Technische Universiteit Eindhoven

Nano-sandwich van magnetische lagen kan nog veel kleiner

Geplaatst: 22 februari, 2008

MRAM-geheugenelementen kunnen nog minstens een factor tien kleiner worden gemaakt. Dat laat ir. Corine Fabrie zien met haar promotieonderzoek aan de TU/e. Hiermee is een snel, betrouwbaar en zuinig computergeheugen weer een stap dichterbij gekomen. Fabrie promoveert op 26 februari.

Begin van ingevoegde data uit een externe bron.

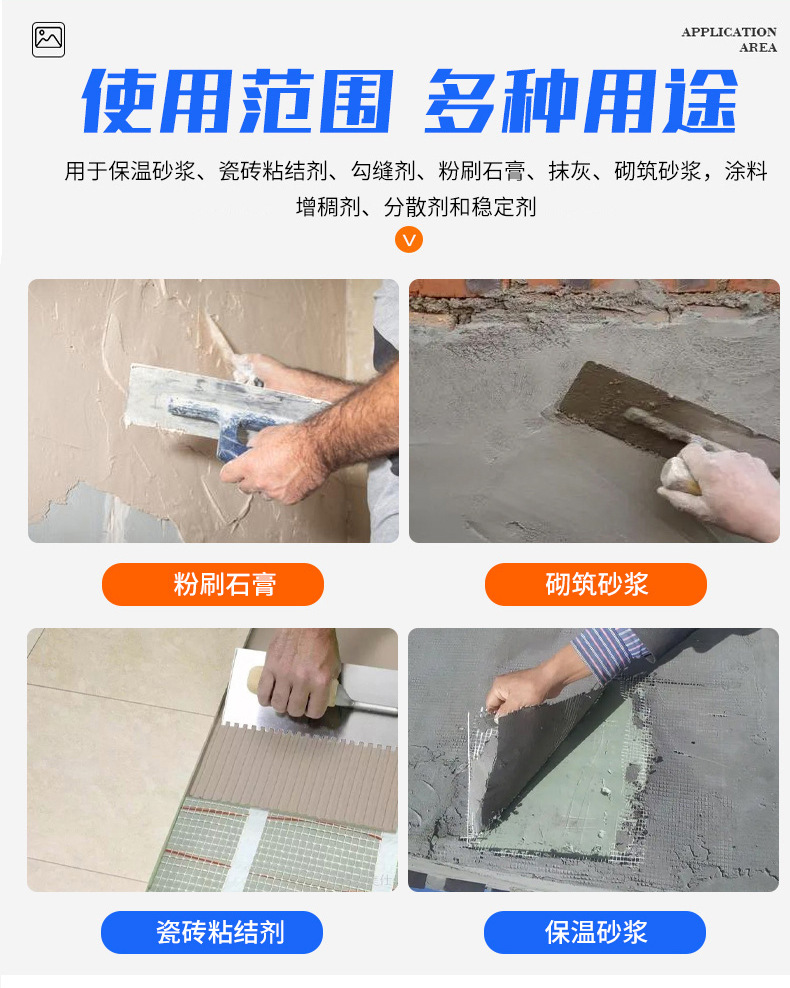 APPLICATION
AREA

使用范围 多种用途

用于保温砂浆、瓷砖粘结剂、勾缝剂、粉刷石膏、抹灰、砌筑砂浆，涂料增稠剂、分散剂和稳定剂

粉刷石膏

砌筑砂浆

瓷砖粘结剂

保温砂浆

Een MRAM-unit, gemaakt door het bedrijf Freescale Semiconductor

Het grote voordeel van MRAM (Magnetic Random Access Memory) boven gewoon, elektrisch RAM-geheugen is dat het permanent is en daardoor geen opstarttijd vergt. Ook gebruikt het minder stroom. In 2006 kwam voor het eerst op de markt. De elementen waaruit het geheugen is opgebouwd, waren toen 1 bij 1,25 micrometer groot. Promovenda Corine Fabrie slaagde erin elementen van slechts 50 nanometer kan maken; zon twintig keer kleiner. Hiermee wordt MRAM met een grotere geheugeninhoud mogelijk en komt het gebruik in computers dichterbij.

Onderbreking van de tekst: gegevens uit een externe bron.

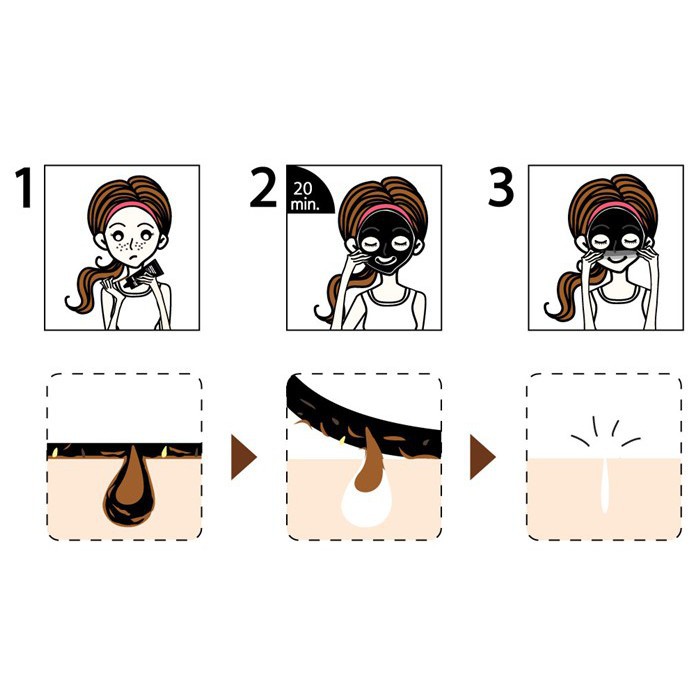 1

2

20 min.

3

De basis van MRAM-geheugen is een opmerkelijk natuurkundig effect, dat zich voordoet als een niet-magnetisch materiaal gesandwicht wordt tussen twee dunne magnetische lagen. Afhankelijk van de magnetisatierichtingen in de buitenste lagen is de elektrische weerstand van de tussenlaag hoog of laag. Zijn de magnetisaties gelijk gericht, dan is de weerstand laag en loopt er een grote stroom. Staan ze echter tegen elkaar in gericht, dan is de weerstand hoog. In 2007 kregen de ontdekkers van dit effect de Nobelprijs voor natuurkunde.

Deze sandwich van materialen vormt de basis voor een geheugencel. Daarbij staat een klein stroompje voor een 1, terwijl bij een 0 een grote stroom loopt, legt Fabrie uit. MRAM bestaat uit een raster van miljarden van dit soort parallel geschakelde cellen. Om MRAM-geheugen echter succesvol in computers te kunnen toepassen, moeten de elementjes kleiner dan 100 nanometer vervaardigd kunnen worden. Fabrie bereikte dit door onder meer gebruik te maken van elektronenbundel-lithografie en speciale etstechnieken.

Het werk van de TU/e-promovenda werd gefinancierd door NanoNed, het onderzoeksprogramma voor nanotechnologie van het ministerie van Economische Zaken. Hierdoor kon ze niet alleen de cleanroom in Eindhoven gebruiken, maar ook de cleanrooms van de TUs in Twente en Delft. Fabrie: Ik had dit werk nooit op slechts één technische universiteit kunnen doen.